=== COMPITI DA SVOLGERE ===
**A)** Traduci in inglese questa frase della recensione di Joker: «Si inventa scene magnifiche e magnetiche, come quando Phoenix balla in modo sguaiato sulle scale davanti ai poliziotti che lo guardano esterrefatti.»
**B)** Ricopia fedelmente il brano della recensione di Joker che va da «Il Joker di» a «Hollywood di Tarantino.».
**C)** Prosegui la recensione di Joker a partire dalla sua ultima frase.

=== ESTRATTO ===

Si prega di leggere il testo che segue dopo aver visto il film, in quanto ci sono anticipazioni sulla trama.
Sono oltre vent’anni che Joaquin Phoenix lavora a testa bassa ai più svariati progetti in quel di Hollywood, passando tra grandi e piccole produzioni. Da morire (1995), 8mm (1998), Il Gladiatore (2000), Signs (2002) e The Village (2004), con M. Night Shyamalan, Quando l’amore brucia l’anima (2005), fino a The Master (2012) e Vizio di forma (2014), due gioielli, in parte largamente incompresi, firmati dal genio di Paul Thomas Anderson.
Poi arriva Todd Philips, autore di film di genere quali Starsky & Hutch (2005) e della serie Hangover, e gli propone una cosa come Joker, prequel del Batman di Nolan, un film che usa il genere per parlare di altro, del passato del Joker creato da Tim Burton e dipinto da Nicholson, della lotta tra ricchi e poveri, della malattia mentale, dell’umorismo come lente attraverso cui vedere una società corrotta. E ne viene fuori un film pesantissimo, che vorrebbe essere una commedia grottesca ma non ce la fa ad esserlo, perché Philips non è né Scorsese, né Gilliam, né Burton, e nonostante questo handicap, possiede un’evidente forza propulsiva nelle scene più cruente, per non parlare della performance epidermica di Phoenix, qui mattatore a 360°.
Il Joker di Philips colpisce duro e a volte rovista nel torbido, mette inquietudine vera, spaventa con una messa in scena lampante, costruendo una tensione latente che esplode a tratti. Si inventa scene magnifiche e magnetiche, come quando Phoenix balla in modo sguaiato sulle scale davanti ai poliziotti che lo guardano esterrefatti. O come nella scena clou in cui Joker viene presentato nella trasmissione televisiva dà vita al suo show proibito, uccidendo a bruciapelo il presentatore televisivo di De Niro: la costruzione del piano è perfetta, l’esecuzione pulita e senza fronzoli, non ci mette un quarto d’ora ad arrivare al dunque come fa l’imbarazzante Once Upon a Time…In Hollywood di Tarantino.

=== MATERIALE FORNITO ===
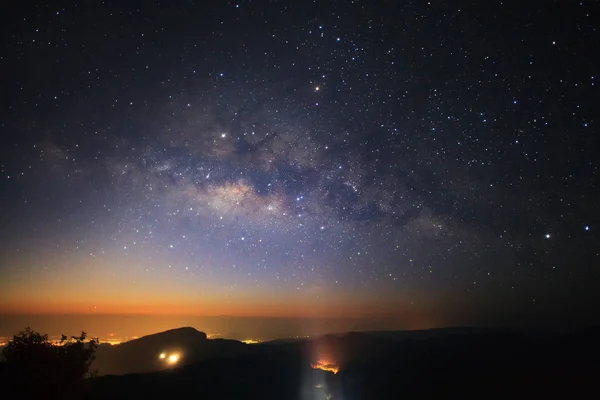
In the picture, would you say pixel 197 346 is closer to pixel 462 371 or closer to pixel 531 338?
pixel 462 371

=== RISPOSTE ATTESE ===
**A)** It comes up with magnificent, magnetic scenes, such as when Phoenix dances wildly on the stairs in front of the police officers, who watch him in astonishment.

**B)**
Il Joker di Philips colpisce duro e a volte rovista nel torbido, mette inquietudine vera, spaventa con una messa in scena lampante, costruendo una tensione latente che esplode a tratti. Si inventa scene magnifiche e magnetiche, come quando Phoenix balla in modo sguaiato sulle scale davanti ai poliziotti che lo guardano esterrefatti. O come nella scena clou in cui Joker viene presentato nella trasmissione televisiva dà vita al suo show proibito, uccidendo a bruciapelo il presentatore televisivo di De Niro: la costruzione del piano è perfetta, l’esecuzione pulita e senza fronzoli, non ci mette un quarto d’ora ad arrivare al dunque come fa l’imbarazzante Once Upon a Time…In Hollywood di Tarantino.

**C)**
E’ con questo film urticante e fastidioso che Phoenix si prende, per l’appunto dopo tantissimi anni di duro lavoro, la scena, i riconoscimenti che gli sono mancati per decenni, conquistando la ribalta in modo definitivo. Nonostante il film non consenta deviazioni dalla programmatica prestabilita dallo script, e valga pochissimo nella sua interezza, anche quando cambia tono dall’orrore più nero alla commedia più sguaiata non ce la fa a rilassare tutta la tensione costruita, perché ha una tesi da dimostrare e, purtroppo, ha un messaggio da inviare, stampato a grandi lettere: abbiate pietà del Joker, perché è un genio incompreso con un passato infernale di abusi in famiglia.
Bisogna poi chiedersi perché, a distanza di trent’anni dal primo Batman burtoniano, per la quinta volta bisogna assistere alla scena della morte dei genitori di Bruce Wayne. E’ stata inventata da Burton, ripresa da Schumacher, Nolan, Snyder e adesso da Philips. Anche questo è un segnale di serializzazione del cinema che clona sempre se stesso. Come a teatro, la scena madre si ripete all’infinito. Joker rimane un thriller di vecchio stampo, che colpisce basso e non dice nulla che già non si sappia sui rapporti di forza all’interno di una società malata. L’esecuzione è a tratti scioccante: Tarantino, invecchiato malissimo con Once Upon a Time…in Hollywood, è avvertito. Il mercato della crudeltà cambia rotta.